Renaud Tamisier1*, Geoffrey S. Gilmartin2, Sandrine H. Launois3, Jean-Louis Pépin4, Hugo Nespoulet4, Robert Joseph Thomas2, Patrick Levy1, and J. Woodrow Weiss2

1 Grenoble University Hospital
2 Beth Israel Deaconess Medical Center
3 Universite Joseph Fourier
4 University Hospital Grenoble

* To whom correspondence should be addressed. E-mail: rtamisier{at}chu-grenoble.fr.

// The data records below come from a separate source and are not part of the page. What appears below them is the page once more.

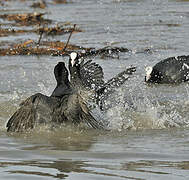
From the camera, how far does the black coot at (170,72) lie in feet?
31.1

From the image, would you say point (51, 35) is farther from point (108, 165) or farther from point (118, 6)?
point (108, 165)

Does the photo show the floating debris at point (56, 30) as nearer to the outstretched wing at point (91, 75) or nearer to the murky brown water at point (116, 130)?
the murky brown water at point (116, 130)

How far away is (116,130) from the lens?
6.24 metres

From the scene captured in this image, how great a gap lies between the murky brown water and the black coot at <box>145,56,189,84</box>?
0.78ft

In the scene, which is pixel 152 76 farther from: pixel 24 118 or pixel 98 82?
pixel 24 118

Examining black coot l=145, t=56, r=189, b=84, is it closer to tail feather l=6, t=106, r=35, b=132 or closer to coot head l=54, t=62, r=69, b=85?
coot head l=54, t=62, r=69, b=85

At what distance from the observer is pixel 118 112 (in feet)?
22.6

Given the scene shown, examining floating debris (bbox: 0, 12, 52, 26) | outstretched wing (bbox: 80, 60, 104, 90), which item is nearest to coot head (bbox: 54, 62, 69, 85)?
outstretched wing (bbox: 80, 60, 104, 90)

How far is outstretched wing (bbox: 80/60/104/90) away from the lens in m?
7.79

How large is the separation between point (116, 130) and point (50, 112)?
763 millimetres

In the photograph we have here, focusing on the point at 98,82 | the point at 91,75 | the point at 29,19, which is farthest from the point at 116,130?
the point at 29,19

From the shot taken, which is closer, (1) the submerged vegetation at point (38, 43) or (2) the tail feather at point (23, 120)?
(2) the tail feather at point (23, 120)

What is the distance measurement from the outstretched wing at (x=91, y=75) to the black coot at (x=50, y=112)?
1641 mm

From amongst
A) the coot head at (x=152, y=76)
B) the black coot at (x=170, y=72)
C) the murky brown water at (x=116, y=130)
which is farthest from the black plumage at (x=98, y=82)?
the black coot at (x=170, y=72)
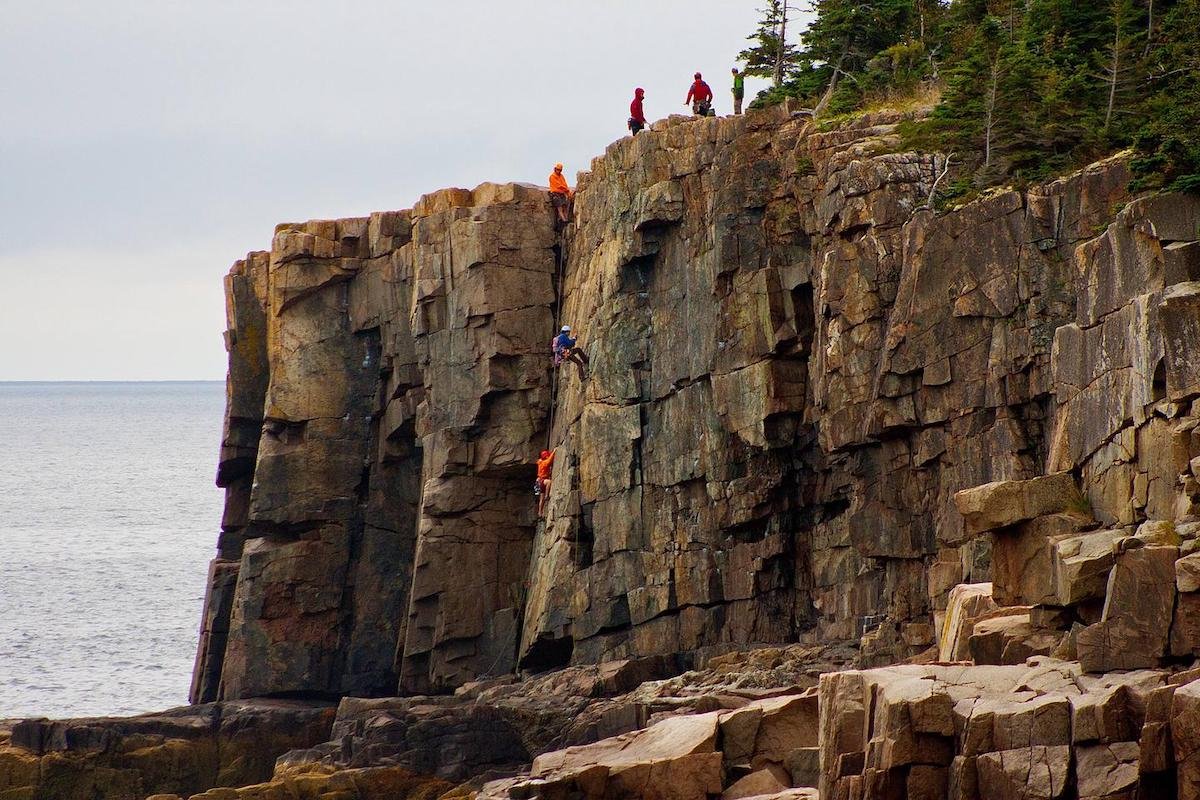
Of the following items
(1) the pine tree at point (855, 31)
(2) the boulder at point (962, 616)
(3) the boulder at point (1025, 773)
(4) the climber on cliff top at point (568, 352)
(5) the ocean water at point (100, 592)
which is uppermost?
(1) the pine tree at point (855, 31)

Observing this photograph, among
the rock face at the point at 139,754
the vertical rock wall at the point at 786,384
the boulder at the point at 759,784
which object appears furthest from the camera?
the rock face at the point at 139,754

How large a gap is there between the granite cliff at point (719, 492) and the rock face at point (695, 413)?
0.36 feet

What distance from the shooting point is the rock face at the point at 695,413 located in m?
35.5

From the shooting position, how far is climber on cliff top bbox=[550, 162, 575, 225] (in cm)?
6556

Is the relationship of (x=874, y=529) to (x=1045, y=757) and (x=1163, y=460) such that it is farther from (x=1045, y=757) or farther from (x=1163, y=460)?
(x=1045, y=757)

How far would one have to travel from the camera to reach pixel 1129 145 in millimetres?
45562

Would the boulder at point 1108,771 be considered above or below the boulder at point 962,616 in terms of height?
below

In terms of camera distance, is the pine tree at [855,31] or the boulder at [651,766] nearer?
the boulder at [651,766]

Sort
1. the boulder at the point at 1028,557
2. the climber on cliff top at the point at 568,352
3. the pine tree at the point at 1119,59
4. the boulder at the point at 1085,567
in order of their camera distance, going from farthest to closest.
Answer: the climber on cliff top at the point at 568,352
the pine tree at the point at 1119,59
the boulder at the point at 1028,557
the boulder at the point at 1085,567

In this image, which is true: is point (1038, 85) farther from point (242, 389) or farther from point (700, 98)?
point (242, 389)

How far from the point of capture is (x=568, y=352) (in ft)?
196

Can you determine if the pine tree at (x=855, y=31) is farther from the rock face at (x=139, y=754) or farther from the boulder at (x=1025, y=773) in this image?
the boulder at (x=1025, y=773)

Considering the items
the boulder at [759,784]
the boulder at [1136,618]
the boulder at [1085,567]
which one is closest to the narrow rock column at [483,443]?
the boulder at [759,784]

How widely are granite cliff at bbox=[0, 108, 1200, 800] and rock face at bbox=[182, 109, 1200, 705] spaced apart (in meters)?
0.11
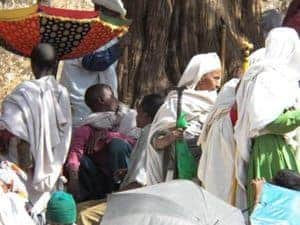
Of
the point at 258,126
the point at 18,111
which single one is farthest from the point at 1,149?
the point at 258,126

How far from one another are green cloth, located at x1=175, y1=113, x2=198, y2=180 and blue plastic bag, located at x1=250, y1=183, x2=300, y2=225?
4.91 ft

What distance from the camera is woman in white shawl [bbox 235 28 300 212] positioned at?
7.18 meters

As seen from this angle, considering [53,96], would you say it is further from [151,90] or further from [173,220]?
[173,220]

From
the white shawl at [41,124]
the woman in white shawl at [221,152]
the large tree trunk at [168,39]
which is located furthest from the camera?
the large tree trunk at [168,39]

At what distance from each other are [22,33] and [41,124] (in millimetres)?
750

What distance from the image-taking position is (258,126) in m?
7.18

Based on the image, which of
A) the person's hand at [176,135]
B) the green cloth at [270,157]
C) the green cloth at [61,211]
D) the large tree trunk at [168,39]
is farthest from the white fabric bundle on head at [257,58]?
the large tree trunk at [168,39]

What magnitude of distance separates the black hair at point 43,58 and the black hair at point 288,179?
94.7 inches

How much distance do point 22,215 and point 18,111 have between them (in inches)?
50.1

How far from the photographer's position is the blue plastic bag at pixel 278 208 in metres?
6.18

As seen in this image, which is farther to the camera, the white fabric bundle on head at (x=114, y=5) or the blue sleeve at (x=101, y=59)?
the blue sleeve at (x=101, y=59)

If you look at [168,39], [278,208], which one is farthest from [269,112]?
[168,39]

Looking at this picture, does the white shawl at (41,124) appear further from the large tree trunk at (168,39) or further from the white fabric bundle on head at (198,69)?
the large tree trunk at (168,39)

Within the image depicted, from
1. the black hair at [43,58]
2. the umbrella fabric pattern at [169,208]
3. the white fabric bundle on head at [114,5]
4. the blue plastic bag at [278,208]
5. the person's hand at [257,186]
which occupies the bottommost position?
the person's hand at [257,186]
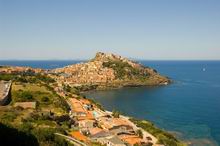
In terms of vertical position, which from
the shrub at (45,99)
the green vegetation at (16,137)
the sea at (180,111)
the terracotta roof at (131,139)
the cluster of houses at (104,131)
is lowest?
the sea at (180,111)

Obstructive sleep apnea (OSA) is characterized by repetitive nocturnal upper airway obstructions that are associated with sleep disruption and cyclic intermittent hypoxia (CIH) The cyclic oscillations in oxygen saturation are thought to contribute to cardiovascular and other morbidity but animal and patient studies of the pathogenic link between CIH and these diseases have been complicated by species differences and by the effects of confounding factors such as obesity, hypertension, and impaired glucose metabolism. To minimize these limitations we set up a model of nocturnal CIH in healthy humans. We delivered oxygen for 15 seconds every 2 minutes during sleep while subjects breathed 13% oxygen in a hypoxic tent to create 30 cycles/hour of cyclic desaturation-reoxygenation (SpO2 range 95 - 85%). We exposed subjects overnight for 8-9 hours/day for two (10 subjects) and four weeks (8 subjects). The CIH exposure induced respiratory disturbances (central apnea hypopnea index: 3.0±1.9 to 31.1±9.6 per hour of sleep at 2 weeks). Exposure to CIH for 14 days induced an increase in slopes of hypoxic and hypercapnic ventilatory response (1.5±0.6 to 3.1±1.2 L.min-1.% drop in SpO2 and 2.2 ± 1.0 to 3.3±0.9 L.min-1.mmHg CO2-1 respectively) consistent with hypoxic acclimatization. Waking normoxic arterial pressure increased significantly at 2 weeks for systolic (114±2 to 122±2 mmHg) and for diastolic at 4 weeks (71±1.3 to 74±1.7 mmHg). We propose this model as a new technique to study the cardiovascular and metabolic consequences of CIH in human volunteers.